他又看了小家伙几眼,这才回身,正经去照看孩子他妈!
林梦的脸庞依然是红扑扑的,脸上冒了一层的汗。感冒就需要发汗,容凌倒是知道用身体取暖的方式比较容易出汗。可是瞧瞧窝在一角睡着的小家伙,他自觉还不能冒着被小家伙随时发现到的危险,将自己和林梦脱得光光的抱在一起。所以,他只能紧了紧被子,裹好林梦,自己则在一边坐下。
过了一会儿,突然有脚步声踢踏着,从下往上传来。他心中警觉,立刻从床上跳了下来,静悄悄地快步挪到了门边,将门锁落上。果真如他所料,有人拧了拧门把,然后一个女子的声音响了起来,似是自言自语。
“咦?!锁门了?!睡着了吗?!”
女子轻轻地叫了几声“林梦”,发觉没回应,就走了。
然后隔壁屋子响起了悉悉索索的声音,容凌耳力过人,自然听见了一些。等到那边安静下来了,他重新回到窗户边,往下瞅了瞅,已经一片亮白的雪地上看不见有从屋内射出来的光,看来大家都是睡下了。

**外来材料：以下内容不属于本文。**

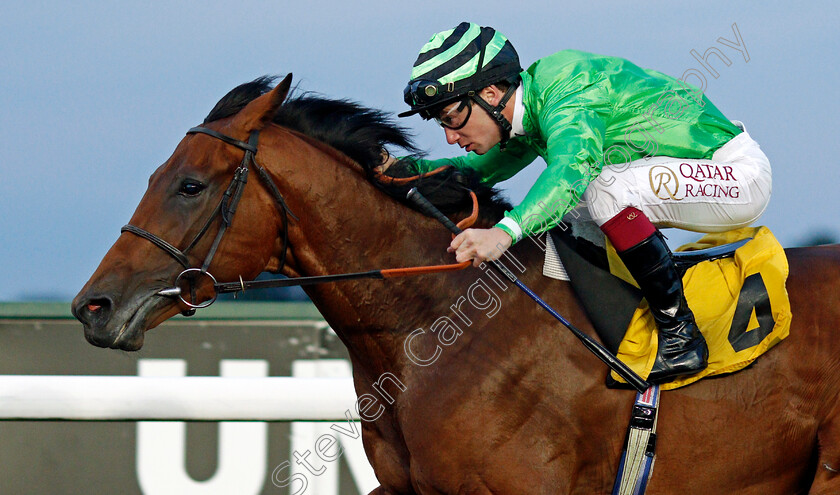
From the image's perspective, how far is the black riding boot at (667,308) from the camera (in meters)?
2.38

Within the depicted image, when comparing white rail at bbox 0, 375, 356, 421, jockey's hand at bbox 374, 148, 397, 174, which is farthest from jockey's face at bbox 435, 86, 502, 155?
white rail at bbox 0, 375, 356, 421

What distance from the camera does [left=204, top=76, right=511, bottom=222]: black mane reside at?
8.70ft

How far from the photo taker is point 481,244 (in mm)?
2293

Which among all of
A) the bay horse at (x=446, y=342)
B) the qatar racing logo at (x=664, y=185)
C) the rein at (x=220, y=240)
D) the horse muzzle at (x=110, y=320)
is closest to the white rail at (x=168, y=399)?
Answer: the bay horse at (x=446, y=342)

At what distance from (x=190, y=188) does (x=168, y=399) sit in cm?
143

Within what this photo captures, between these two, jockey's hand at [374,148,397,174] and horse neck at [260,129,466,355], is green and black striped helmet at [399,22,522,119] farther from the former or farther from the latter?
horse neck at [260,129,466,355]

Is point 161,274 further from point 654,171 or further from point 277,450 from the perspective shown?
point 277,450

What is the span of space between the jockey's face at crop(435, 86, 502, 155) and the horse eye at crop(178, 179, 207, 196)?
794mm

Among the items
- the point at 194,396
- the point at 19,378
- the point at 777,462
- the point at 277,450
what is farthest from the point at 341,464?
the point at 777,462

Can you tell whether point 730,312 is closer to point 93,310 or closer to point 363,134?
point 363,134

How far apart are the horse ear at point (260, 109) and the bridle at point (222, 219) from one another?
30 mm

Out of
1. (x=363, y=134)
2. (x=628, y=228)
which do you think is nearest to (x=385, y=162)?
(x=363, y=134)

容凌想了想,解下了外面的那层衣服,放到了一边。然后掀开大被子,躺了下去。他的进入,带入了一股冷意,林梦嗯嗯了几声,不满地抗议着。等到被容凌给团团抱住、被子里面的温度又重新高了起来之后,她才止了咕哝,拧着眉,继续睡着。
容凌抱紧了她,眯着眼,进入半睡半醒的状态。
夜里,林梦持续发汗,容凌又像个大火炉似的烤着她,她更加觉得燥热难当。昏迷中,只觉得自己一身的睡衣都似乎湿透了,湿褡褡地贴在身上,别提有多难受了。她皱着眉头,本能地开始撕扯衣服,想要将衣服给拽下来。
一番骚动,惊醒了容凌。他皱眉,将林梦动来动去的小手给压了压,凑过唇,在她耳边呢喃了两声。“乖,别乱动,好好睡!”
她皱了皱眉,哼了几声,安分了一些。可不过一会儿,又觉得难受,又开始扯衣服,然后大概真的觉得太热了,这下连腿也跟着动,开始踢被子。容凌只得手脚并用,抱着她,夹着她,又凑到她的耳朵边,低声哄了几下。
“难受……热……”她咕哝着,扭动着娇躯,像条蛇一般地在容凌的怀里钻着。
容凌本来就有些日子没碰她,体内积压了很多存货,就等着全部上缴给她。她这般在他怀里扭来扭去的,很轻易就擦枪走火,让他也紧跟着有些燥热了。
“别动,乖乖睡!”他的嗓音都哑了。
她其实也是半睡半醒,感觉到被人哄着,这个声音还莫名熟悉,莫名让她觉得亲切,就开始由着性子撒起了娇,软声娇哼。
“热……热死了……脱衣服……要脱衣服……”
咕哝着,她又去拽衣服。
近脸的头发都被汗水给打湿了,也可以想见她的确是热了。容凌触手的地方,她的睡衣湿得厉害。隔着睡衣,就是她水润的皮肤,此刻,却感觉就跟没隔一般。
他的呼吸就有些急促了,血管里的血流速度也跟着有些加快。下面,也开始硬了!